南北戦争が終わってから1867年までに南北カロライナ両州で、KKKは、黒人や、それを擁護する白人に対して598件の襲撃事件を起こし、197人を殺した(これは少ない方で、ジョージア州のKKKによる死傷者は1000人以上、ルイジアナ州では2000人近い)。68年に判事になったトゥアジーは6年間、KKKの犯罪を厳しく裁き続けた。度重なる脅迫(きょうはく)に屈せずに戦った。彼はその経験を自嘲的(じちょうてき)に『愚か者の任務(A Fool’s Errand)』(1879年)という小説に書いた。これと続編『見えざる帝国』は、南北戦争直後のKKKの貴重な記録であり、グリフィスも、『見えざる帝国』からいくつかのシーンを『國民の創生』に引用している。
ただし、グリフィスはなんと黒白ひっくり返して使っているのだ。
トゥアジーの『見えざる帝国』には、投票に行こうとする黒人たちをKKKがリンチして殺す場面が緻密(ちみつ)に描写されている。グリフィスはこれを裏返して、投票を拒(こば)む黒人を黒人たちがリンチするシーンに作り替えた。また、『見えざる帝国』には、ひとりの屈強な黒人の鍛冶(かじ)職人が、集団で襲いかかった白人の暴徒を素手で返り討ちにするが、背後から銃で撃たれてしまうという場面がある。これも『國民の創生』では黒人と白人を入れ替えて使われている。

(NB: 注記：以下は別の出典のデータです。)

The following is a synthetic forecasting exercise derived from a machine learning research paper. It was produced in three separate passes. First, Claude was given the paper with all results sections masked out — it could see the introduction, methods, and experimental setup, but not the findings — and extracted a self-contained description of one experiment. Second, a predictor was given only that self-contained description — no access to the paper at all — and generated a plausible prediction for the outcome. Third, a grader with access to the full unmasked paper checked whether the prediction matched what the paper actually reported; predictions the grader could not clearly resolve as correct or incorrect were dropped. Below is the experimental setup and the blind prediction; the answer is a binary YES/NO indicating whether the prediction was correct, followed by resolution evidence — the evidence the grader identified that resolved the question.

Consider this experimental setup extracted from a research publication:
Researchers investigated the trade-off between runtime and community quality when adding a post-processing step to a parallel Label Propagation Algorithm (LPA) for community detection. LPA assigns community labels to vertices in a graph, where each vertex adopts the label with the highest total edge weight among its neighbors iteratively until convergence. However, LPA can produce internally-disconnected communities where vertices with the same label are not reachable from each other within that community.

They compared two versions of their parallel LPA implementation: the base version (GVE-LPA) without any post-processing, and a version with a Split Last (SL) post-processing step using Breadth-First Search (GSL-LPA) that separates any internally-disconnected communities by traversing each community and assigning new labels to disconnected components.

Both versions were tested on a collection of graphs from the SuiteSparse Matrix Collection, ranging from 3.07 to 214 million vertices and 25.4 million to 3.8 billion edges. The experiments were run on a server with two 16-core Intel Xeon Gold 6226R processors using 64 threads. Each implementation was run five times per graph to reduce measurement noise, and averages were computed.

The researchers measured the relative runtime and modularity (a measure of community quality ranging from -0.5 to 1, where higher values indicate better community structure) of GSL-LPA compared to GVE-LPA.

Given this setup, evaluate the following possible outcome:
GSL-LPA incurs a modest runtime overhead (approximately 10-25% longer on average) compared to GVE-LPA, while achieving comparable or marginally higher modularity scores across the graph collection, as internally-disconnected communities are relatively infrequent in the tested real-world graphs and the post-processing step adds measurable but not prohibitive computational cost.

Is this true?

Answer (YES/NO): NO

しかも『國民の創生』ではベンがKKKを結成するとすぐに黒人に銃撃されてメンバーが二人死ぬ。念を押すように「先に撃ったのは黒人のほうだった」と字幕が出る。これは完全に捏造(ねつぞう)だ。その時点ではKKKはまだ何もしてないから殺す理由がないし、実際、黒人がKKKを撃った記録はどこにもない。つまりグリフィスは、KKKの犯罪行為の記録を黒人の犯罪へと意図的に歪曲(わいきょく)した「確信犯」なのだ。